Catch Up Via Video With World of Commodore 2012
Leif_Bloomquist writes "Videos of the presentations from the recent World of Commodore, held December 1st 2012 in Toronto, have been published on YouTube. The presentations range from new product announcements to remakes of classic Commodore games for iPhone, from animation and music performances to coding tutorials and discussions for retro platforms. The revived World of Commodore is held annually on the first weekend of December by the Toronto PET Users Group."
If there is a live Killer Poke demonstration.
It just brings back so many pleasant memories of when it was fun learning and exploring computers. The raspberry pi gives me much of that same feeling and the community spirit starting to spring up around it reminds me of the old user groups.
If you've never written a serial data-transfer routine in Assembly that transfers said data from a floppy drive at the absolute maximum possible theoretical speed, down to the clock cycle, by using both the clock and data lines for data, and leveraging the happy coincidence that the 1541 drive had its own 6502 CPU that ran at the same speed the computer does (once you blank the screen)... I highly recommend it.

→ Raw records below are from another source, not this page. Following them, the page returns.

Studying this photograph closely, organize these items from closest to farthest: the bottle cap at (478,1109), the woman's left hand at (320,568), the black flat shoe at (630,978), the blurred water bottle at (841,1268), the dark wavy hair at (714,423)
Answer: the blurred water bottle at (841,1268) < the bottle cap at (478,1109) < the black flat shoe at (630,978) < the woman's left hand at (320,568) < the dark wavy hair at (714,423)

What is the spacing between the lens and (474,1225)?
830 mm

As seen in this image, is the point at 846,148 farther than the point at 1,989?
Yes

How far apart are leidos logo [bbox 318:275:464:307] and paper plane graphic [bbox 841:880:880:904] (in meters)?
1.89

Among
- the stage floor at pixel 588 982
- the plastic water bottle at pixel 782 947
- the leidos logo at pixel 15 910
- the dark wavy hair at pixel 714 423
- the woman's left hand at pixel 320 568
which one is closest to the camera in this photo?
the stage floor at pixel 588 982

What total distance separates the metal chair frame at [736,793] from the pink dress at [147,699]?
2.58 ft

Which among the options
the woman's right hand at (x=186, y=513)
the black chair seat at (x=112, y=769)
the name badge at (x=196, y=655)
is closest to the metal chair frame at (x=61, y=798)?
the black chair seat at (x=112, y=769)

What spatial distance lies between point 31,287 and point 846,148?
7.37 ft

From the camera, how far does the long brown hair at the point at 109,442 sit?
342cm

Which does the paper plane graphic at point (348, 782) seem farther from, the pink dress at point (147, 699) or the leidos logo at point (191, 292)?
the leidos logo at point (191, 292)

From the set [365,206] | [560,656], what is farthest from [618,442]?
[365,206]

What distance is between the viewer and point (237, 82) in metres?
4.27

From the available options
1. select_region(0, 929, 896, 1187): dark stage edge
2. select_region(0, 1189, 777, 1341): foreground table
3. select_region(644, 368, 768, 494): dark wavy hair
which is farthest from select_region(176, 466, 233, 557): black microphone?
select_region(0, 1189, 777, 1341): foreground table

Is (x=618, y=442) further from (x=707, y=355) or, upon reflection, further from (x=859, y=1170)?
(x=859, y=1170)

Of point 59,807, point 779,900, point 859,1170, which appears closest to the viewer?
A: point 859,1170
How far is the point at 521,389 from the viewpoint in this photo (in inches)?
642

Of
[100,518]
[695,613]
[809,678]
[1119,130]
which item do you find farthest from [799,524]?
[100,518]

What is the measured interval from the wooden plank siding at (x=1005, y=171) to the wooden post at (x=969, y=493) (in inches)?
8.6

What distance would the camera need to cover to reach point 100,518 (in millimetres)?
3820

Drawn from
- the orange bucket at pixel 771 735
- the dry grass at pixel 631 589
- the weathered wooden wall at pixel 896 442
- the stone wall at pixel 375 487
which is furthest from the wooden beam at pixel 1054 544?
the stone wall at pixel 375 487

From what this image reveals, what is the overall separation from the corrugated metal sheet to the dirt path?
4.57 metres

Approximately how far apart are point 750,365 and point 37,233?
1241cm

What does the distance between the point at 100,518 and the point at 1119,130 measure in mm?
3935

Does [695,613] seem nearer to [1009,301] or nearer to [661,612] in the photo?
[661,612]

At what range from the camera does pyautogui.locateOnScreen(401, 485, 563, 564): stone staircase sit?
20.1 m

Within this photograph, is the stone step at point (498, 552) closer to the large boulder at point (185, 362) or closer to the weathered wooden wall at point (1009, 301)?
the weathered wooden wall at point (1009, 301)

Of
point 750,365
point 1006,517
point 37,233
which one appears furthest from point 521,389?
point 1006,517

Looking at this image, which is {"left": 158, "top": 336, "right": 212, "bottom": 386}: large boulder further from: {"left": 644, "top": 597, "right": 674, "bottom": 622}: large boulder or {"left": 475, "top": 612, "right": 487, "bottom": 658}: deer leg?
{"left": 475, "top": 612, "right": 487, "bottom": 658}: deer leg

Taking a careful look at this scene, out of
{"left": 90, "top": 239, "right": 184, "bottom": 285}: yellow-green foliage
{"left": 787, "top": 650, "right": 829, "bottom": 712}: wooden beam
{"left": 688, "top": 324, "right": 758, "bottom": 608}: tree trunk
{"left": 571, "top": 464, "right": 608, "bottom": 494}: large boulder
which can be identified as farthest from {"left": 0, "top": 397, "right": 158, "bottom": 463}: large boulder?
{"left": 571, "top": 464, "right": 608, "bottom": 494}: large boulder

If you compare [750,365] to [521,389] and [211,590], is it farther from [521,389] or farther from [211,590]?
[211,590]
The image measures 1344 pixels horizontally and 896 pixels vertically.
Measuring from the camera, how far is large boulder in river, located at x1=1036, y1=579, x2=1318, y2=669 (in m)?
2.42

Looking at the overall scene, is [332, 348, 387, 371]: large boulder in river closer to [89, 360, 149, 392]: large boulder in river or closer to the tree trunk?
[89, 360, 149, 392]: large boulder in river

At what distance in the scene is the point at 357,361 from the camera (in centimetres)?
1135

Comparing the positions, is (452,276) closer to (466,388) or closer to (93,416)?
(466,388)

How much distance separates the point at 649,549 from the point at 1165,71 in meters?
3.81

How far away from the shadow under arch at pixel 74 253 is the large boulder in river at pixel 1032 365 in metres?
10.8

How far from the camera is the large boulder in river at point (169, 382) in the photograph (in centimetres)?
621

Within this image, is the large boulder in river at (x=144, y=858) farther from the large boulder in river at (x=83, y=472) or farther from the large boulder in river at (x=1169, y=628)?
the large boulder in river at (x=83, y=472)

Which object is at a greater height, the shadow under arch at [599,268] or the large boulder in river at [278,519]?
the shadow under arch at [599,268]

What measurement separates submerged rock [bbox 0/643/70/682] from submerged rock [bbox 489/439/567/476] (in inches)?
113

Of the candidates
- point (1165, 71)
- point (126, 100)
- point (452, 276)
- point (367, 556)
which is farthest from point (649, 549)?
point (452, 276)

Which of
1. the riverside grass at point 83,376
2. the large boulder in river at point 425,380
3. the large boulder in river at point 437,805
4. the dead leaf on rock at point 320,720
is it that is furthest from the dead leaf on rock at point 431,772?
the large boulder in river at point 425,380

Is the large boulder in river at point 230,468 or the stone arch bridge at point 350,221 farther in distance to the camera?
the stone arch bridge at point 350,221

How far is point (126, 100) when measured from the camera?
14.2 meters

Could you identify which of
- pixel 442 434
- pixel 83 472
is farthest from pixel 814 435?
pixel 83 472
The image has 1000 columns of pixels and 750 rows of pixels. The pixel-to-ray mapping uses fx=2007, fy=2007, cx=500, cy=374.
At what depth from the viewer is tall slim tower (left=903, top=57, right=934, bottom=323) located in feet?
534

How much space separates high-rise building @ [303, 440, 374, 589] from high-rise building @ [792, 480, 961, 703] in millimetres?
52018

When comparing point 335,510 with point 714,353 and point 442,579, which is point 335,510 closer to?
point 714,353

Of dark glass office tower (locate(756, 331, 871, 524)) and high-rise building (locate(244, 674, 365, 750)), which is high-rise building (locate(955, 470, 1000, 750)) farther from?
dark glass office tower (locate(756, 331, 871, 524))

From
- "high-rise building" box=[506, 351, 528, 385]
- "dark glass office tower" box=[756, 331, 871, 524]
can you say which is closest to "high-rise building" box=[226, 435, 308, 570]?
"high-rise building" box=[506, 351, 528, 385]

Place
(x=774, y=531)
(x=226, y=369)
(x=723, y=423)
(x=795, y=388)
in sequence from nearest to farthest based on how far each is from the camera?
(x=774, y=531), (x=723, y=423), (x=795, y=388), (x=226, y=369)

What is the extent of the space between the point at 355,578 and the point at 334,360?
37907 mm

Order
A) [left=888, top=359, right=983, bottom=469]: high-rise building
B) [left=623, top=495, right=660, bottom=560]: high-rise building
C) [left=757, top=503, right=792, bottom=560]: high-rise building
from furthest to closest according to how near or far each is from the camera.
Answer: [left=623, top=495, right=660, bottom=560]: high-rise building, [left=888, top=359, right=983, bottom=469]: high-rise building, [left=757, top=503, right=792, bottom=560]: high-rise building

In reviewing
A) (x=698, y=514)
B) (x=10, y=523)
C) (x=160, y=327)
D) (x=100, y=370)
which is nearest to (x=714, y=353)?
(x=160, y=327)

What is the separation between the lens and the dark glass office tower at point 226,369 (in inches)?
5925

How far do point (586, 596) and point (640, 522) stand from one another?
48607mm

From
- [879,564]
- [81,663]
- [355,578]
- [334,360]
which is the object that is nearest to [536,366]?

No handshaking at all. Just Assembly loops and the data sitting on the pins for precisely the necessary clock cycle duration for the two loops running on the two CPUs on separate devices connected only by serial. Good times.
~ Whence do you come, slayer of men, or where are you going, conqueror of space?
I'm not sure what your deal is, or why you're making this claim, but emulators like Frodo 64 on Android works great for me and it's free. I first installed it on my Nexus One, then my Transformer, and now my Galaxy Note 10.1 and it works for the programs I like to keep handy when I'm feeling nostalgic; so all of the programs I've tried.
https://play.google.com/store/apps/details?id=org.ab.c64&hl=en
See the red & white ball at the top of this page? To get that ball drawn, and bouncing around the screen with shadow effect took hours of typing in a thousand plus lines of machine code from a magazine. ( 001,352,054,859,238,041 {enter} repeat ) And that (for the time) was amazing, never been seen before! A friend of mine created a rudimentary basic program, meant just for his girlfriend, that drew a human figure that got an erection when you answered a couple y/n questions. Took him days, I think, and he had a proud (and devilish) look when he showed it to us. Good times. Maybe it's just a case of 'you had to be there', I guess.